Bioequivalence Slides (Fang) Flashcards
Bioequivalency studies originated in what era (due to growing recognition that different products with the same amount of active ingredient demonstrated different responses)?
Mid 1950s
The very first BAC studies were conducted in the 1940s using what scientific instrument?
Spectrophotometer
What drug vehicle was used by many pharmacists in Sulfanilamide Elixirs in the 1930s, leading to the deaths of many young children (& subsequent formation of the FDA)?
Diethylene Glycol (Washer Fluid component)
Name of the scientist who discovered that Thalidomide was inducing many birth defects in infants?
Frances Kelsey (Canadian)
Important amendment to the Federal FDC Act in 1962?
Generics now had to meet safety, efficacy & bioequivalency criteria (prior to ‘62 just had to meet safety requirements & you could patent a generic drug).
In 1984, the Hatch-Waxman Act came into play… What did it describe?
ANDA (Abbreviated New Drug Application)… Generics assumed safe & effective, so only criteria that needed to be met was bioequivalence.
I’m developing a generic form of an existing drug, and I’m worried about getting sued if new, previously undetected side effects come about. Under what conditions do I not have to worry about getting sued (if new side effects come about from my generic drug)?
Utilize the exact warnings on the brand name equivalent (& you cannot get sued)!
The Canadian Pharmaceutical Drugs Directorate (PDD) defines “bioavailability” as what?
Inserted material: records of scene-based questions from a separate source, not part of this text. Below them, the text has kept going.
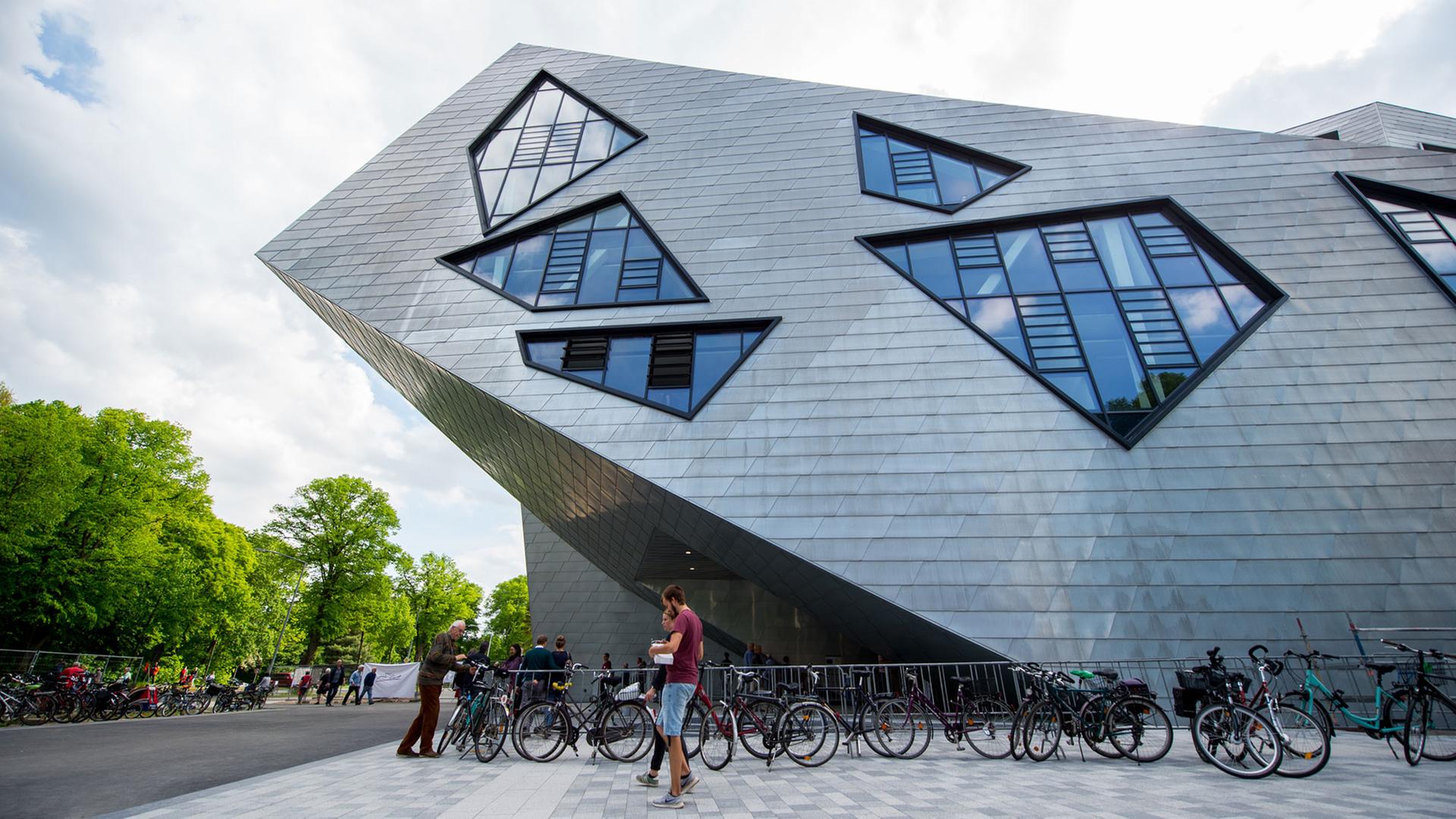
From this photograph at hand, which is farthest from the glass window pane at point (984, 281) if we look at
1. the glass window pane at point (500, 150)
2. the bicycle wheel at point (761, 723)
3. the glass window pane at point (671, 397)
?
the glass window pane at point (500, 150)

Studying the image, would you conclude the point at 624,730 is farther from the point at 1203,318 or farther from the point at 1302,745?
the point at 1203,318

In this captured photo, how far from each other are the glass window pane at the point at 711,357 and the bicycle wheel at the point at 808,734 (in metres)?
7.49

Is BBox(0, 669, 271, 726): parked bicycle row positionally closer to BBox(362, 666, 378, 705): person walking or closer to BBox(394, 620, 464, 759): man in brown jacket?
BBox(362, 666, 378, 705): person walking

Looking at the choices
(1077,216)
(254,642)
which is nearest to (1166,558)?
(1077,216)

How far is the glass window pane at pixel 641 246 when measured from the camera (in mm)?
15664

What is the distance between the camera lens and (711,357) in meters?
14.2

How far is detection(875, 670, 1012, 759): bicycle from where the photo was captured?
7.85 m

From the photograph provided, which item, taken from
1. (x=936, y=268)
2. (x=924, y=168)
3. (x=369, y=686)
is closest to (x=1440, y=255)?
(x=936, y=268)

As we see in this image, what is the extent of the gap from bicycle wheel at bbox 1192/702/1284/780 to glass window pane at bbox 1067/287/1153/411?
8.14 metres

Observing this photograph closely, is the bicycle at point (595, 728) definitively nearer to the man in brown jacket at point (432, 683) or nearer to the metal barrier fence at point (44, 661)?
the man in brown jacket at point (432, 683)

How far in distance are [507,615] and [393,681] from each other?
54081 millimetres

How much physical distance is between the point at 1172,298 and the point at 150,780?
19.4 metres

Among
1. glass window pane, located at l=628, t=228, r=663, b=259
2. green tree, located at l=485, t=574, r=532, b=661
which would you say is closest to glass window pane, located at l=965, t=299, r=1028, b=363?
glass window pane, located at l=628, t=228, r=663, b=259

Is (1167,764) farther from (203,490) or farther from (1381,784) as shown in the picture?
(203,490)
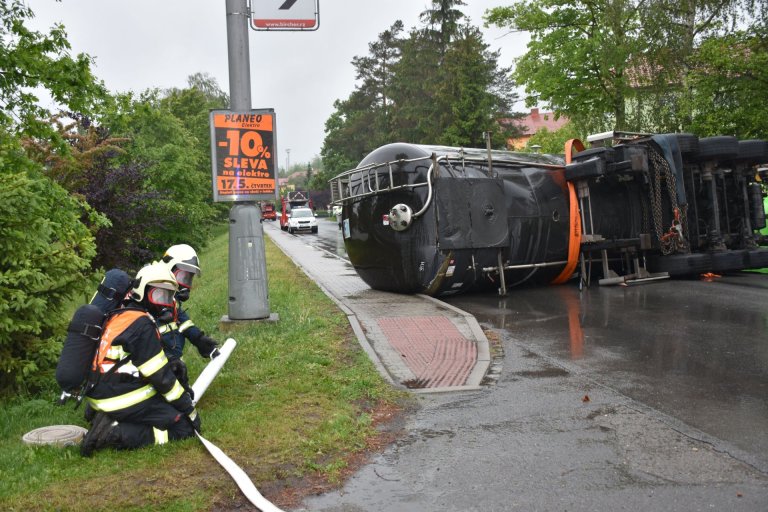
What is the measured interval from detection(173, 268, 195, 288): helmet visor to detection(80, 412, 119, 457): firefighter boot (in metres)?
1.49

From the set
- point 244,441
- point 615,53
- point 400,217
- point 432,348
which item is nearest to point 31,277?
point 244,441

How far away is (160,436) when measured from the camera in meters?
5.16

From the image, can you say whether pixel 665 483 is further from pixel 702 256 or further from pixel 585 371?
pixel 702 256

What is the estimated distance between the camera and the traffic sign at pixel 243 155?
920 centimetres

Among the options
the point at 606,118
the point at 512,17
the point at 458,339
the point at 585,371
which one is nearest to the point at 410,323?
the point at 458,339

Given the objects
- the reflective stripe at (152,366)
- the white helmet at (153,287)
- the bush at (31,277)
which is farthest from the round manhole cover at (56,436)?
the bush at (31,277)

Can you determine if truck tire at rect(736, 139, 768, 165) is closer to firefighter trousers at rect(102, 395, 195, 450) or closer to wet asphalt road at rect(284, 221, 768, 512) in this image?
wet asphalt road at rect(284, 221, 768, 512)

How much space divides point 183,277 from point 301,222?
136 feet

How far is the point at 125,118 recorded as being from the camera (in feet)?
31.4

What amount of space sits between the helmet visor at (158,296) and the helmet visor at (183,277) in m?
0.96

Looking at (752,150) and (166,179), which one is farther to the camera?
(166,179)

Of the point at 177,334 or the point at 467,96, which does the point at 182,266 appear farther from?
the point at 467,96

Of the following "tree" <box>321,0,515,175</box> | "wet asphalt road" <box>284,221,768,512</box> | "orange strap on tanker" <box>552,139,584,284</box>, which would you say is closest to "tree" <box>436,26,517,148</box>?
"tree" <box>321,0,515,175</box>

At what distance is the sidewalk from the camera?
7311mm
Rate & extent of drug absorption into systemic circulation.
Provide examples of physiochemical drug properties that may cause differences in bioavailability.
-Particle Size
-Crystalline Structure
-Polymorphic Form
-Hydration Extent
-Salt / Ester Forms
Provide examples of formulation / manufacturing variables that may influence a drug’s bioavailability.
-Amount of Disintegrant / Lubricant
-Coatings
-Nature of Diluent
-Compression Force
Compare Absolute Bioavailability to Relative Bioavailability.
Absolute: Comparison of [Plasma] vs. Time curves of IV Bolus & Oral dosage forms… Within same patient!
Relative: Comparing rate & extent of drug bioavailability between two oral dosage forms (generic versus brand products).
Calculate the Relative Bioavailability (Frel) and Absolute Bioavailabilty (F) of the following data set:
Innovator (Oral Bolus): AUC = 75mg / L x h ; F = ?
Innovator (IV Bolus): AUC = 225mg / L x h ; F = 1
Generic (Oral Bolus): AUC = 60mg / L x h ; Frel = ?
AB = (75mg / L x h) / (225mg / L x h) = 0.333
RB = (60mg / L x h) / (75mg / L x h) = 0.80
When are bioequivalency studies required to be conducted?
-New generic product
-Innovator showing BE
-Introducing new dosage forms or strengths of existing drug
What BCS drug class is eligible for a bioequivalency waiver?
Class I
Which of the following drugs would not be eligible for a bioequivalency waiver?
a) Oral Naloxone (F = 0 ; intended for opioid constipation relief)
b) Regular Strength Topical Diclofenac (intended for local use)
c) Fluticasone (delivered via oral inhaler device containing HFA propellant)
d) Compounded Clonazepam Suspension (containing OraBlend with Sucrose derivative)
-Clonazepam Suspension (no good as OraBlend contains Sucrose [Sugar Alc] that can influence F)…
-Naloxone is not orally absorbed (good), Diclo is for localized use topically (good), and the Fluticasone inhaler contains a propellant that does not influence bioavailability (good).